Exercise
Return every row below word for word, but leave out the pictures.
--- START ---
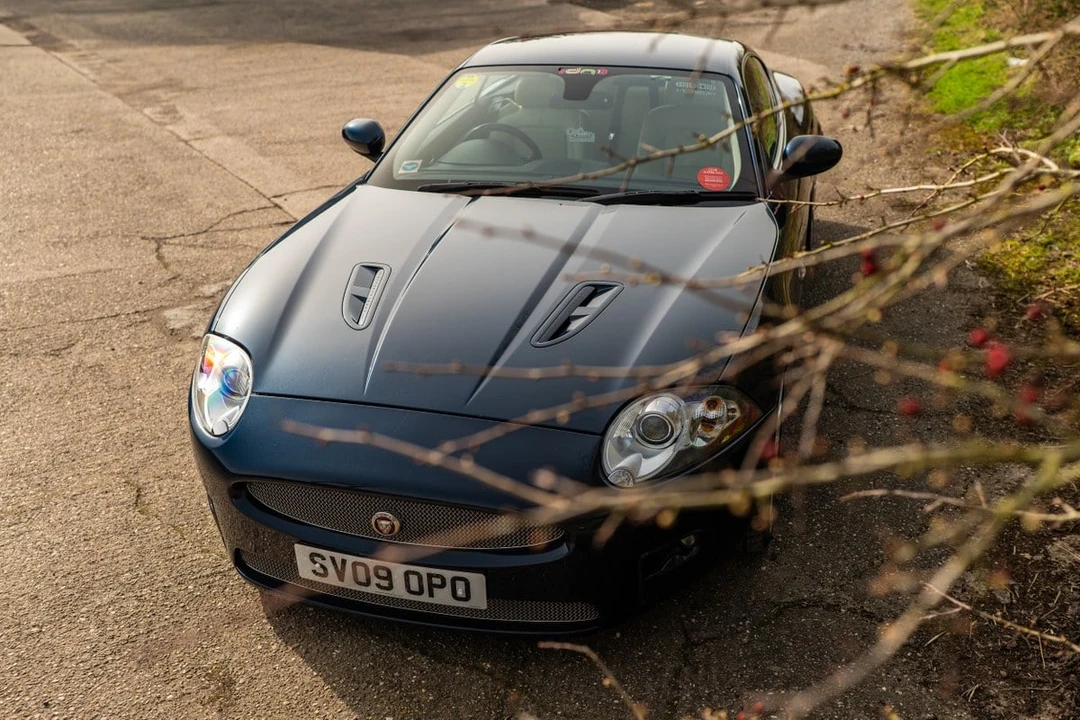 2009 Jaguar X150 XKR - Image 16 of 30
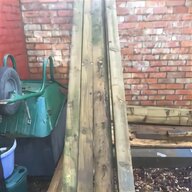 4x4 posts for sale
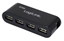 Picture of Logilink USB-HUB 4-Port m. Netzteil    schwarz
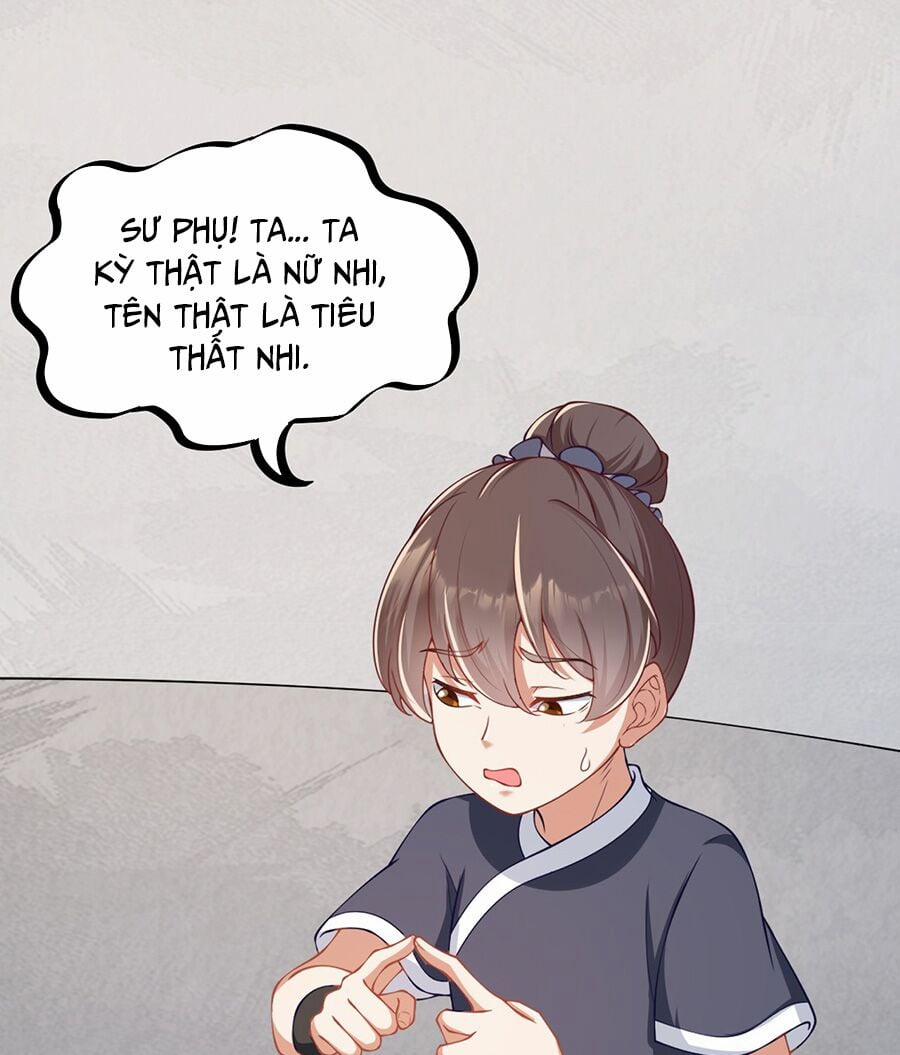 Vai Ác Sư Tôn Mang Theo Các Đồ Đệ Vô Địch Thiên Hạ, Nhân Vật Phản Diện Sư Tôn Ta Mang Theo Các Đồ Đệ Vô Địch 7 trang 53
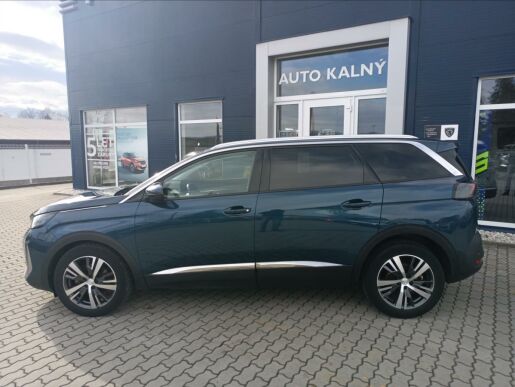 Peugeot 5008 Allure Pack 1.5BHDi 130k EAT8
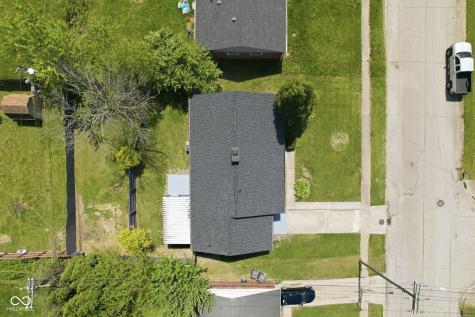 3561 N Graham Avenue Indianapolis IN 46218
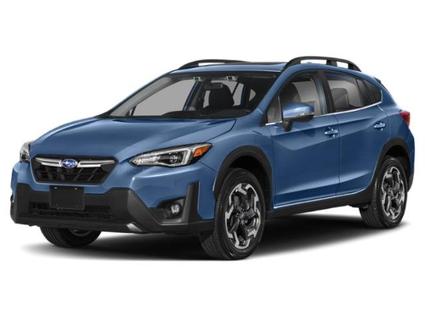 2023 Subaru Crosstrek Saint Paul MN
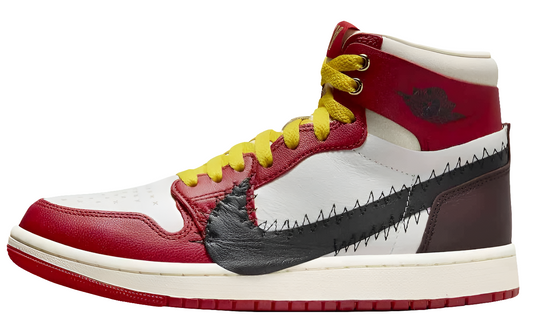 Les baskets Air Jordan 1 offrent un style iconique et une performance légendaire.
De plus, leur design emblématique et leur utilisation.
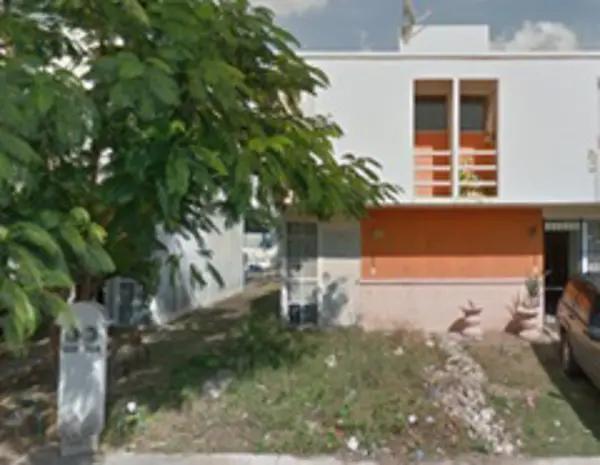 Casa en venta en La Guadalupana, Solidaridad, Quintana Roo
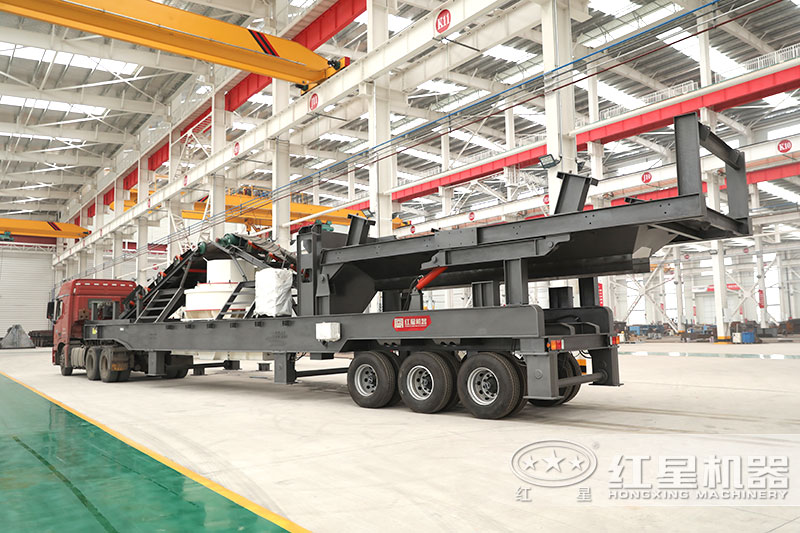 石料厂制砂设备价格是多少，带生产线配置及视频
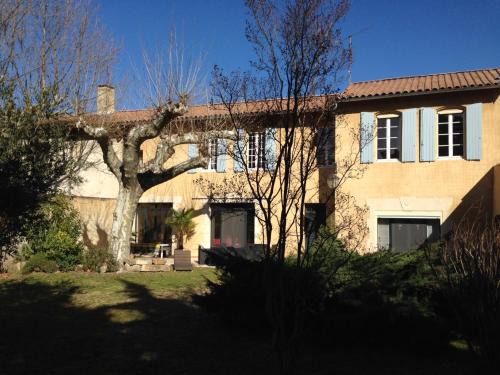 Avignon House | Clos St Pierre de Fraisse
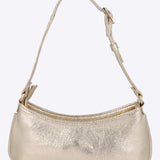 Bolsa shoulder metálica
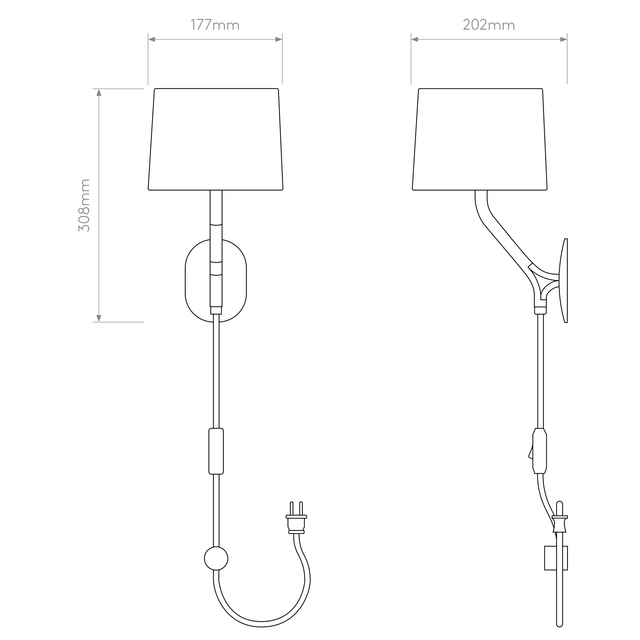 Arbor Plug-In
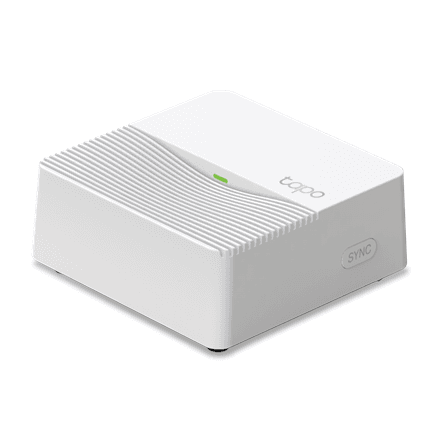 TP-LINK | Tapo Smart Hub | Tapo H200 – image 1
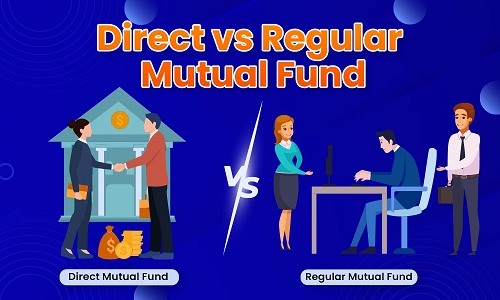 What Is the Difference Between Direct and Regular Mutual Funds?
--- END ---
Task solution
 2009 Jaguar X150 XKR - Image 16 of 30
 4x4 posts for sale
 Picture of Logilink USB-HUB 4-Port m. Netzteil    schwarz
 Vai Ác Sư Tôn Mang Theo Các Đồ Đệ Vô Địch Thiên Hạ, Nhân Vật Phản Diện Sư Tôn Ta Mang Theo Các Đồ Đệ Vô Địch 7 trang 53
 Peugeot 5008 Allure Pack 1.5BHDi 130k EAT8
 3561 N Graham Avenue Indianapolis IN 46218
 2023 Subaru Crosstrek Saint Paul MN
 Les baskets Air Jordan 1 offrent un style iconique et une performance légendaire.
De plus, leur design emblématique et leur utilisation.
 Casa en venta en La Guadalupana, Solidaridad, Quintana Roo
 石料厂制砂设备价格是多少，带生产线配置及视频
 Avignon House | Clos St Pierre de Fraisse
 Bolsa shoulder metálica
 Arbor Plug-In
 TP-LINK | Tapo Smart Hub | Tapo H200 – image 1
 What Is the Difference Between Direct and Regular Mutual Funds?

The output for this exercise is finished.